[Data for this exercise]:
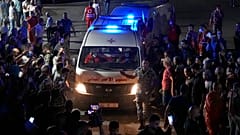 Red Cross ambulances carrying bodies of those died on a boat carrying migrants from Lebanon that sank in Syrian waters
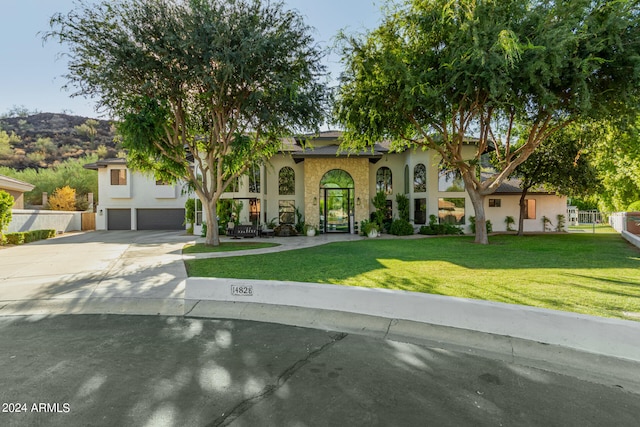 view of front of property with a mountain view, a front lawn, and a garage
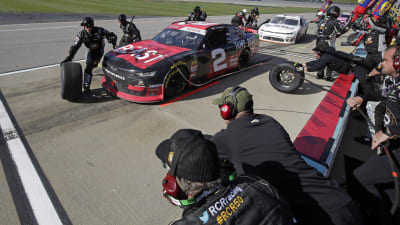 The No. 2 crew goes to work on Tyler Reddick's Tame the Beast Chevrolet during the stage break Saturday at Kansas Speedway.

--

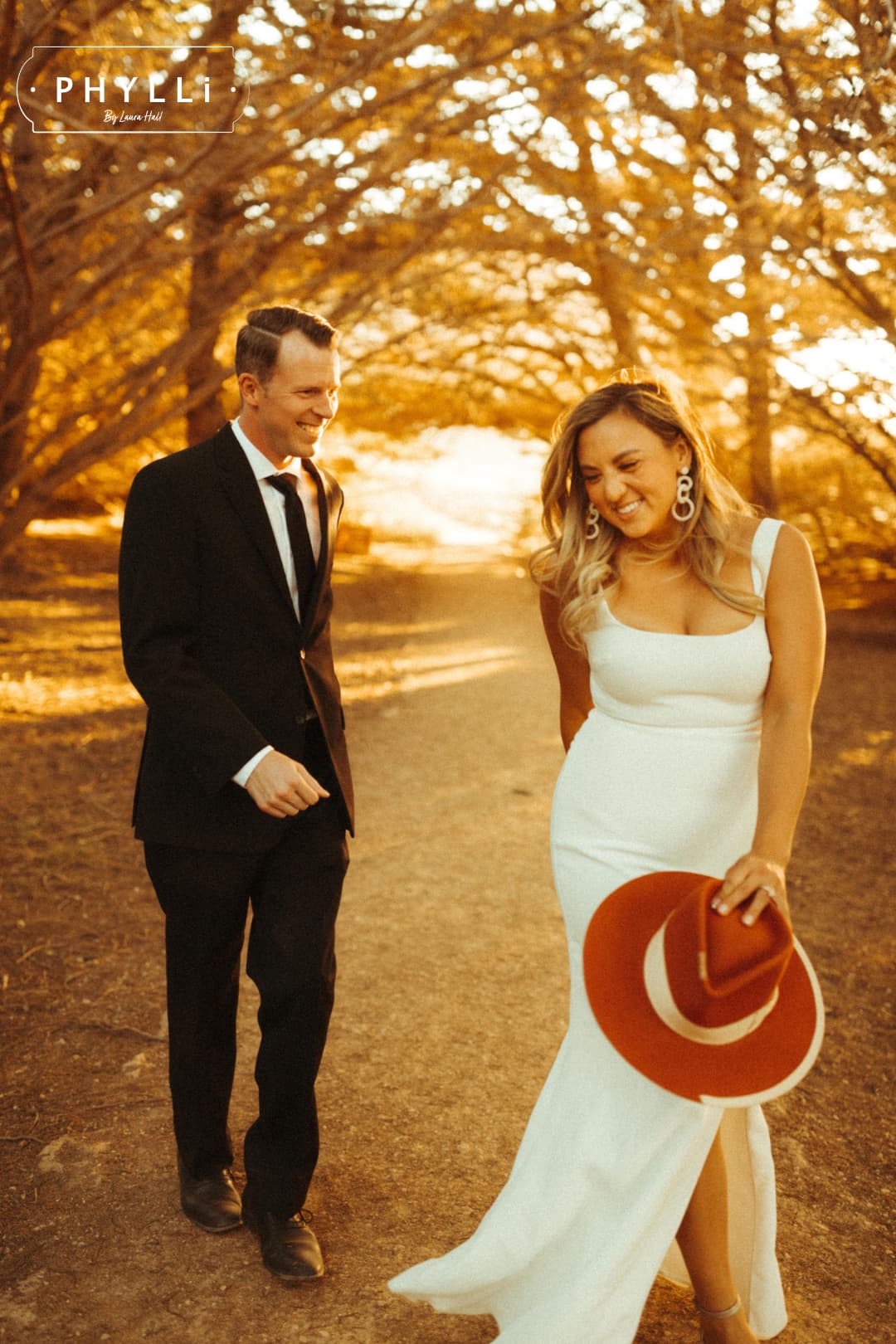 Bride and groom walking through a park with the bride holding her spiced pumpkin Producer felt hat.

--

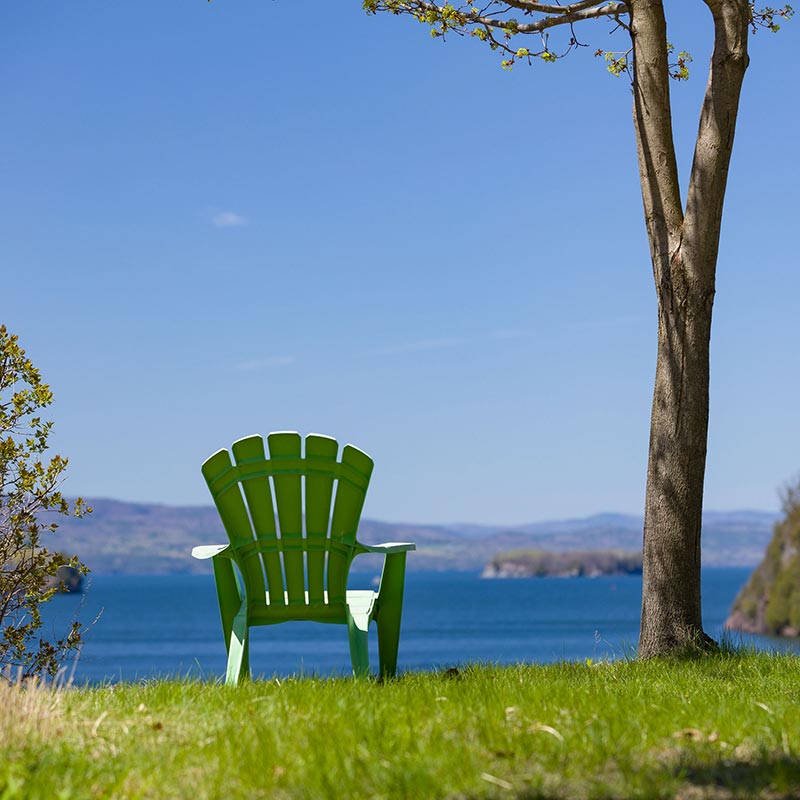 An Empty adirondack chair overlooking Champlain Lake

[Task to carry out]: What's needed is an exact copy of the lines above from the one with "Red Cross ambulances" through the one with "The No. 2 crew", both included; the pictures stay out.

[Expected output]:
 Red Cross ambulances carrying bodies of those died on a boat carrying migrants from Lebanon that sank in Syrian waters
 view of front of property with a mountain view, a front lawn, and a garage
 The No. 2 crew goes to work on Tyler Reddick's Tame the Beast Chevrolet during the stage break Saturday at Kansas Speedway.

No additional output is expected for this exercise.